_作業の指示_
1. 下の本文の内容に合うかどうか、(a)〜(c)のそれぞれにはい・いいえで答え、決め手となる本文の言葉をそのまま引用してください。(a) 合弁会社にはデルタが51%出資する。(b) 生産はムサシ・インド法人の工場内にラインを設けて行う。(c) 合弁会社は今年12月をめどに設立する計画である。
2. 下の本文の一部を、一字も変えずに書き写してください。「記者会見で登壇した武蔵精密工業・大塚浩史 代表取締役社長(写真上段)と、合弁新会社・ムサシ デルタ」という言葉があるところから始めて、「先に取り組む」ためと述べた。」まで写したら終えてください。

_本文_
^^^^

武蔵精密工業(ムサシ)、台湾・デルタ電子豊田通商の3社は9月21日、インドで二輪車用EV駆動ユニット(eアクスル)の製造、販売を行う合弁会社の設立に合意したと発表した。2024年3月から量産を目指す。(佃モビリティ総研・松下次男)

 

記者会見で登壇した武蔵精密工業・大塚浩史 代表取締役社長(写真上段)と、合弁新会社・ムサシ デルタ eアクスル インディアPrivate Limitedの瀬戸川 健二CEO(写真下段)

 

東京都内で開いた合弁会社設立調印式・記者会見で、ムサシの大塚浩史社長は合弁設立の狙いについて「巨大なインドの二輪車市場でEV化が急速に進む」見通しに対し、「従来の枠を超え、スピード感を最優先に取り組む」ためと述べた。

 

設立する合弁会社は「ムサシ・デルタ・イーアクスル・インディア」。ムサシが51%、デルタが34%、豊田通商が15%それぞれ出資する。

 

デルタ電子・華 健豪 代表取締役社長(写真上段)、デルタ電子・産業オートメーションビジネスグループAndy Liuゼネラルマネージャー(写真下段)

 

合弁会社は独禁法などの問題がクリアーされ次第、今年12月をめどに設立する計画。生産はムサシ・インド法人(ベンガルール)の工場内にラインを設置し、2024年1月に生産を立ち上げ、同3月頃から量産を開始する予定だ。

^^^^

_データ部分_
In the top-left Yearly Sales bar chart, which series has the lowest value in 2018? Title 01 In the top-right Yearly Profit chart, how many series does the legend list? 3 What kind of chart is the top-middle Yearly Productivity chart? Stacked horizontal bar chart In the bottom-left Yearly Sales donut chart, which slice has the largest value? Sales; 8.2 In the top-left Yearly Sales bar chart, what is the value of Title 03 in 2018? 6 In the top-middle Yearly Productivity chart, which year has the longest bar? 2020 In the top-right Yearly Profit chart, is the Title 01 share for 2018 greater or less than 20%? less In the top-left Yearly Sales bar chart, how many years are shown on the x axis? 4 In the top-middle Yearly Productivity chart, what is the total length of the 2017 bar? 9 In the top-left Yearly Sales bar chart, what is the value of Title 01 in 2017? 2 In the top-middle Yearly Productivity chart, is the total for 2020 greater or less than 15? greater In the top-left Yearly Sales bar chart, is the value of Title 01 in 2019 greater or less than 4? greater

^^^^

_回答_
1.
(a) いいえ。「ムサシが51%、デルタが34%、豊田通商が15%それぞれ出資する。」
(b) はい。「生産はムサシ・インド法人(ベンガルール)の工場内にラインを設置し」
(c) はい。「今年12月をめどに設立する計画。」

2.
記者会見で登壇した武蔵精密工業・大塚浩史 代表取締役社長(写真上段)と、合弁新会社・ムサシ デルタ eアクスル インディアPrivate Limitedの瀬戸川 健二CEO(写真下段)

 

東京都内で開いた合弁会社設立調印式・記者会見で、ムサシの大塚浩史社長は合弁設立の狙いについて「巨大なインドの二輪車市場でEV化が急速に進む」見通しに対し、「従来の枠を超え、スピード感を最優先に取り組む」ためと述べた。